Fiesta en Trípoli, terror en La Habana
La imagen del dictador Gadafi muerto da la vuelta al mundo.
Manuel Zayas| Barcelona
La imagen del dictador libio Muamar al Gadafi muerto da la vuelta al mundo: rostro ensangrentado, con boca abierta de su último grito, y una mirada que debió perderse en los mismos ojos de quienes le dispararon.
Termina así una dictadura de 42 años, en la que toda disidencia fue severamente castigada. No podía esperarse que la muerte del Líder Supremo fuera distinta, no violenta.
Soberbio y arrogante, Gadafi fue responsable hasta de su desaparición. Con las protestas todavía en ciernes, en vez de sentarse a negociar con los rebeldes, el líder de la Jamahiriya los llamó "ratas" e instruyó a brigadas de sus seguidores para exterminar a cada oponente, casa por casa. Llegó incluso a amenazar con bombardeos a los países de la cuenca mediterránea que apoyaran una invasión a Libia. (Todo eso ocurrió antes de que la OTAN entrara en el conflicto.)
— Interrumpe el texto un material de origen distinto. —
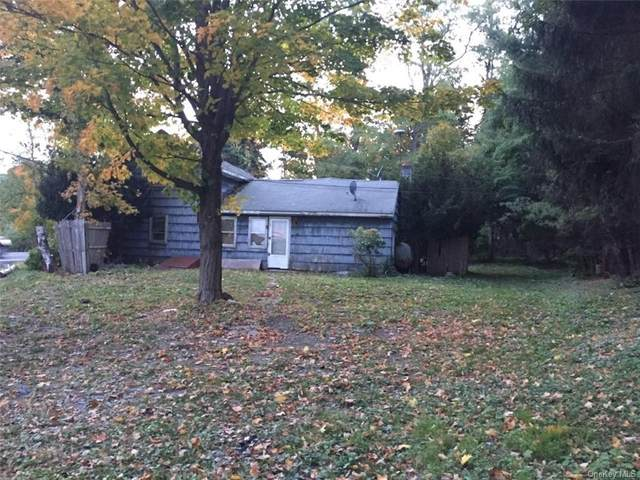 3831 Route 199, Pine Plains, NY 12567 (MLS #H6071768) :: Kendall Group Real Estate | Keller Williams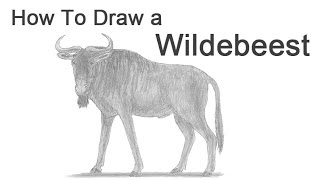 How to Draw a Wildebeest (Gnu)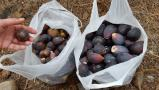 Figues sauvages! [062]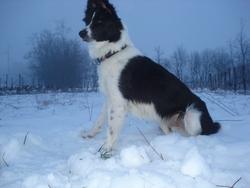 Priska, chien Bearded Collie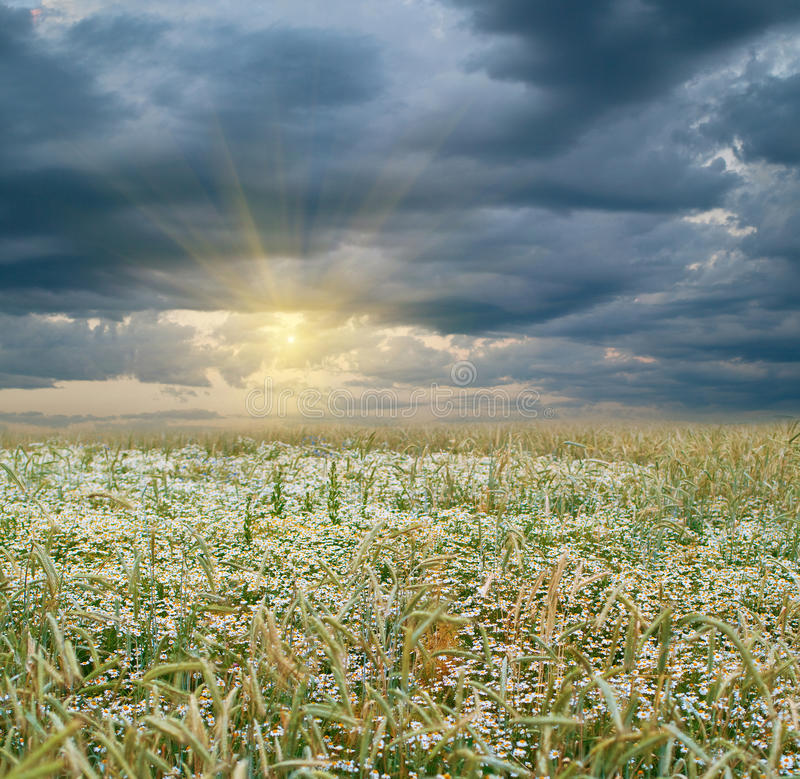 Free Rye Field And Sunset Royalty Free Stock Photos - 16038328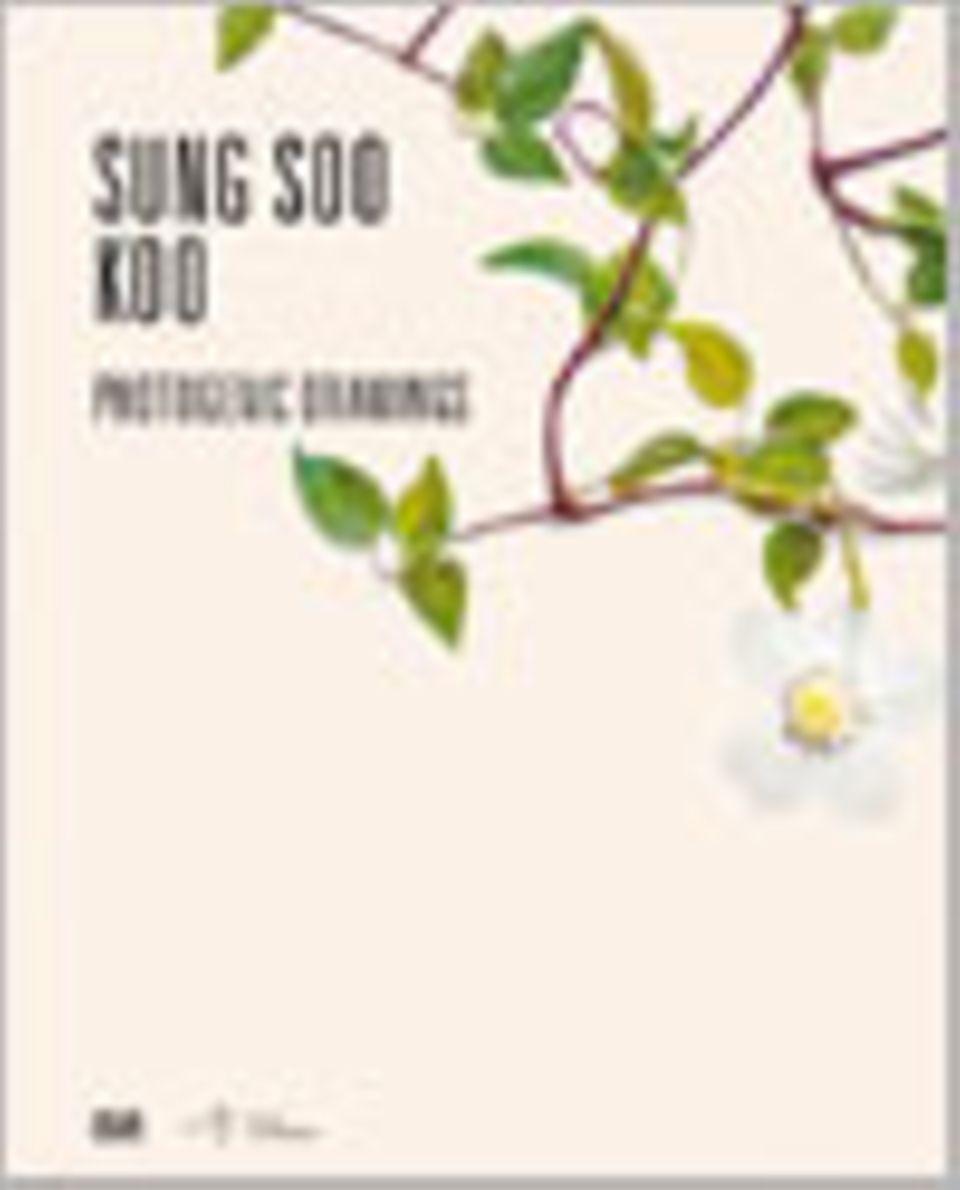 Fotogalerie: Sung Soo Koo Photogenic Drawings Edited by Ilwoo Foundation, Seoul 2012 (engl.)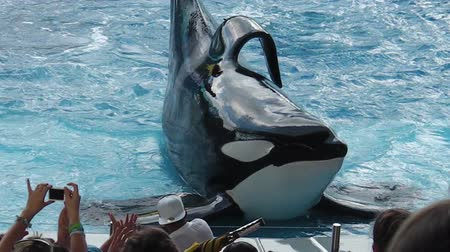 killer whale : Orlando, Florida, United States - April 22, 2012: an orca with wet body comes out and posing in a show at Seaworld. Seaworld is an animal theme park, oceanarium and to a marine mammal park.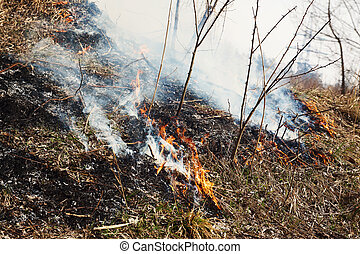Strong fire in the forest. A lot of smoke on the background of the trees. Ashes, and fire on dry grass, close-up. Large black burned area on the river bank.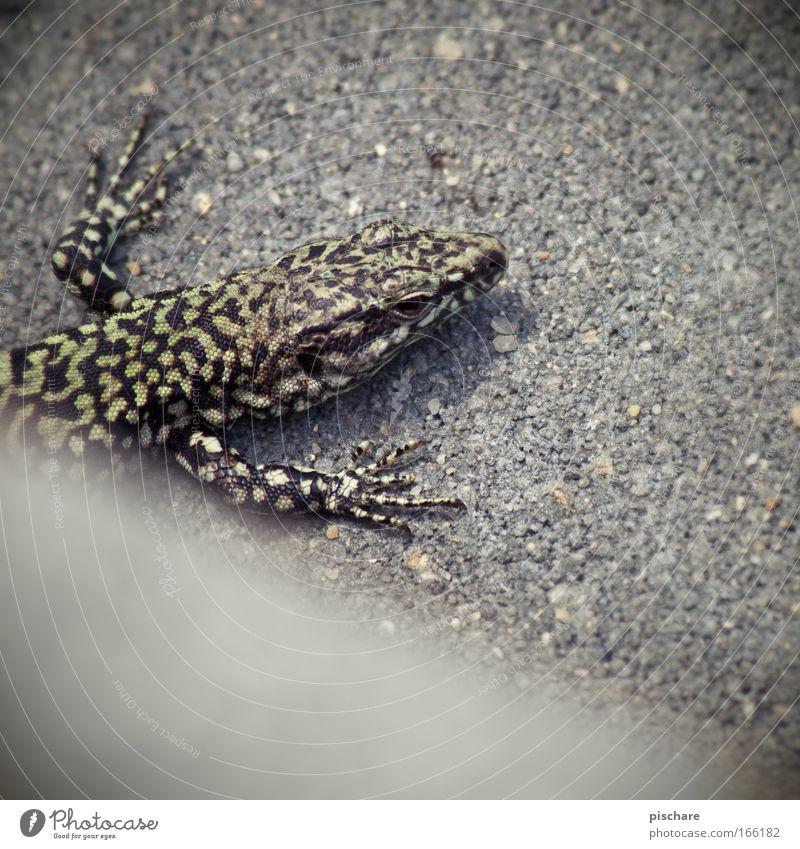 Godzillaaaaaaaaaaaaaa! Natur Tier Echte Eidechsen 1 beobachten hocken krabbeln Blick exotisch retro Gelassenheit pischare außergewöhnlich Farbfoto Außenaufnahme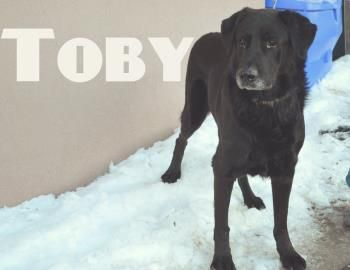 CANADA Say hello to Toby! This handsome guy is a 7yr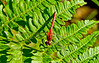 Ruby Meadowhawk, Kennebunk Bridle Path, Kennebunk ME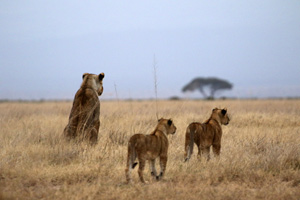 Lioness teaching her cubs to hunt in Amboseli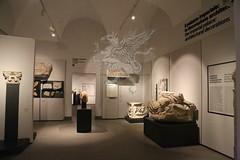 Palatino_Museo Palatino_33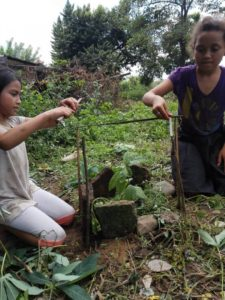 santa rita plantation d'arbres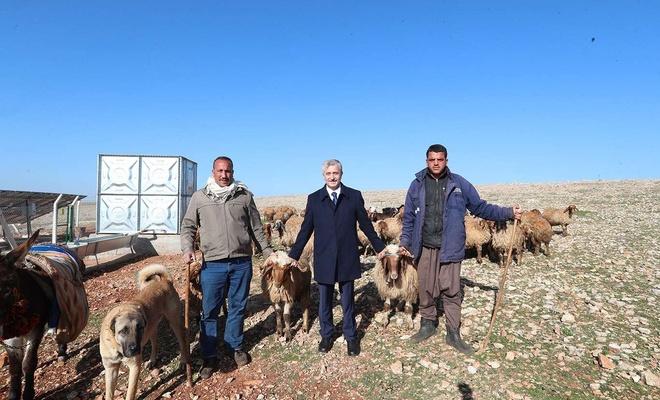 Gaziantep'te hayvan yetiştiricilerine verilen destekler sürüyor
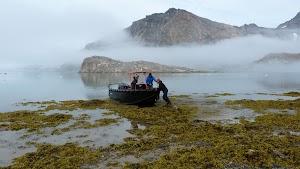 The Aqualuk returns to Kulusuk after dropping us off on Apusiaajik Island
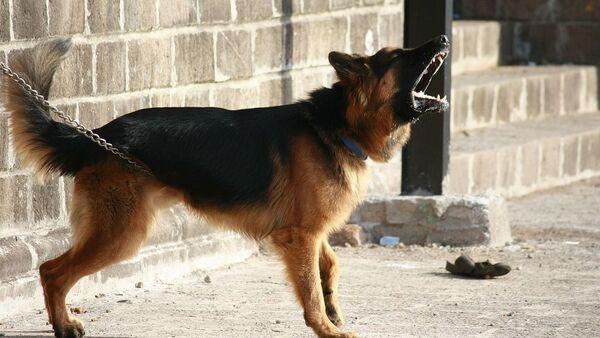 Λυκόσκυλο - Sputnik Ελλάδα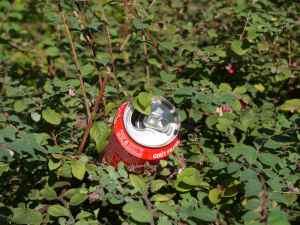 Can in Bush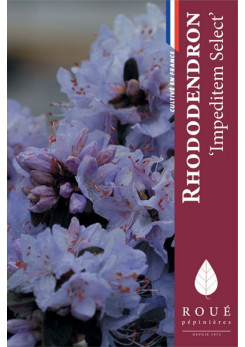 Rhododendron 'Impeditum select'
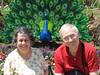 6-27-2015  Peacock made of LEGOS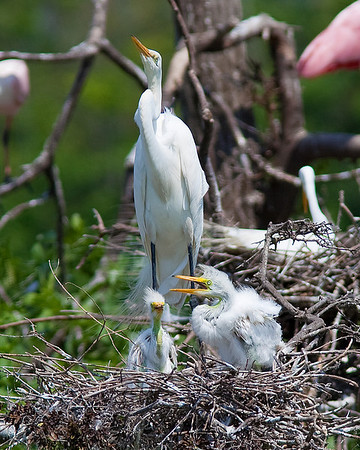 Great Egret and chicks taken at Rookery at High Island on Texas coast near Galveston May 20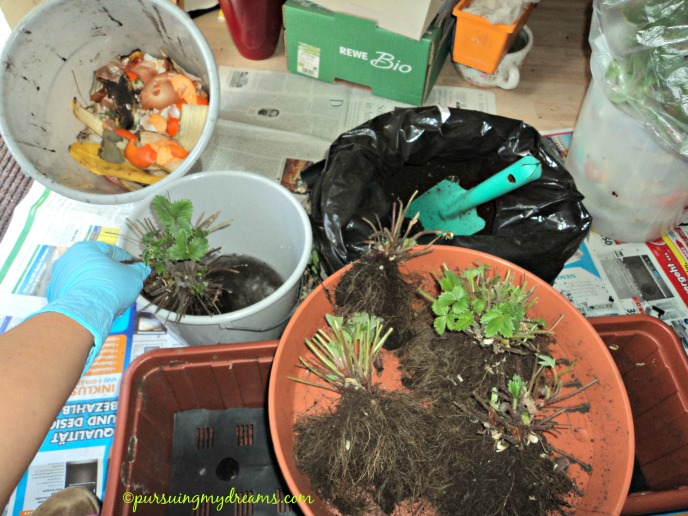 Bongkar pot stroberi. Ganti tanahnya, berikan sampah dapur sebagai pupuk. Foto 2 Maret 2015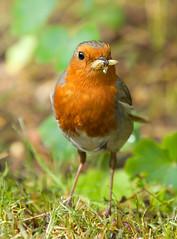 Yummy :) (paulapics2) Tags: robin canoneos5dmarkiii canonef70300mmf456lisusm nature garden lunchtime fauna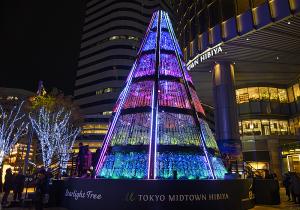 スターライトツリー(Starlight Tree)2019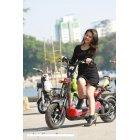 Xe đạp điện Giant M133 SX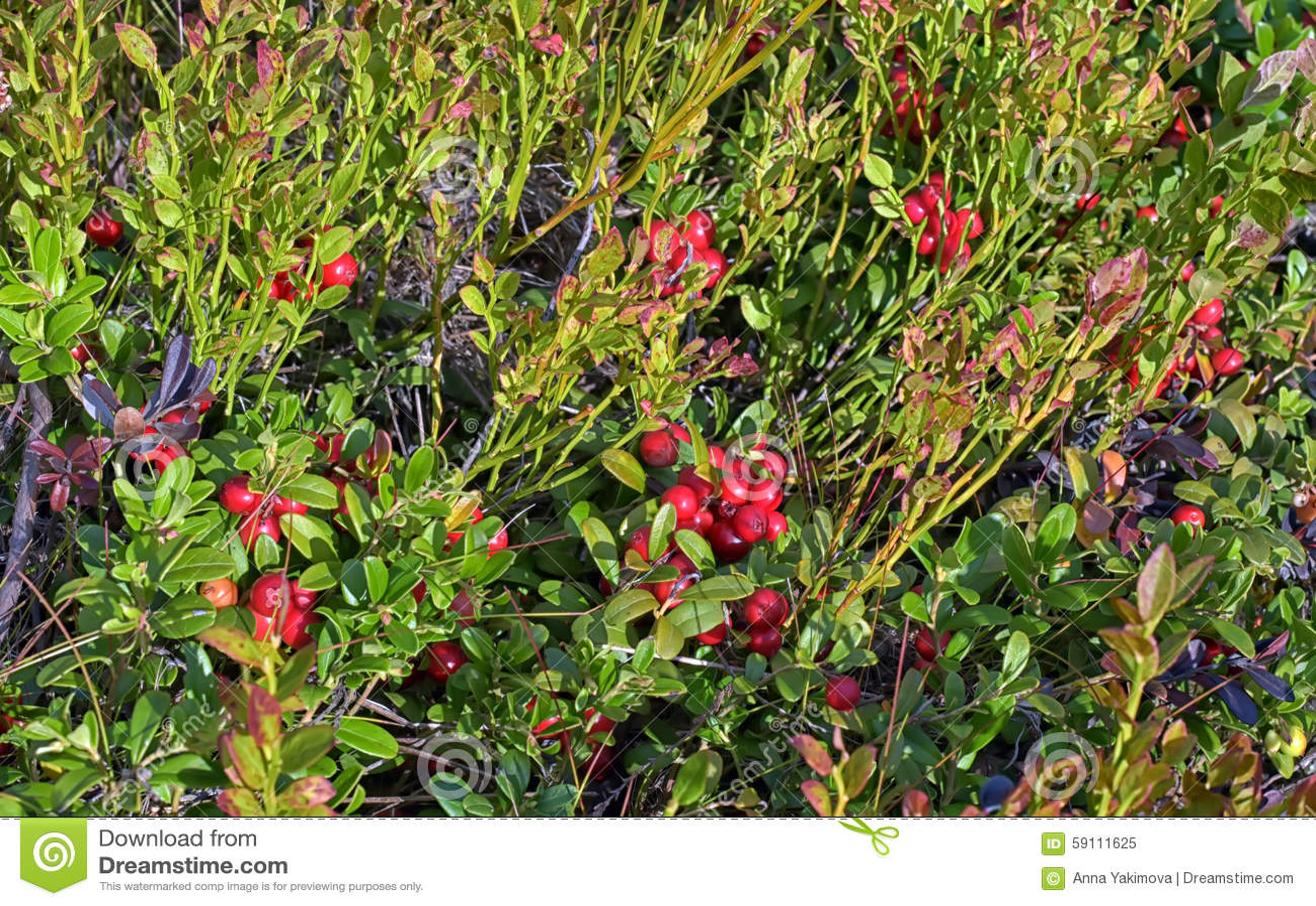 在灌木的蔓越桔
Las televisiones muestran la alegría en las calles de Trípoli. Los ciudadanos libios festejan la muerte del dictador, la caída del régimen de un líder excéntrico y asesino. En La Habana, esas mismas imágenes causan terror y desasosiego: el sátrapa mayor debe reconocerse en la viva estampa de su amigo inclaudicable, ladrón y verdugo.
Aunque no lo mencione siquiera en ninguna de sus reflexiones, debe recordarse que Fidel Castro recibió el estrafalario Premio Gadafi de Derechos Humanos, con el que el dictador libio agasajó (y compró) a sus más fieles amigos, que nunca le fueron críticos.
El sátrapa cubano ha sabido mantenerse fiel e inclaudible, aun conociendo todos los crímenes de su "rebelde" amigo.
Gadafi ha muerto.
Hay que ver la alegría de la gente cuando caen los falsos líderes.
Para ellos no habrá estatuas.
Hay fiesta en Trípoli. En la mente de los gobernantes cubanos, solo hay terror. Y no puede haber menos.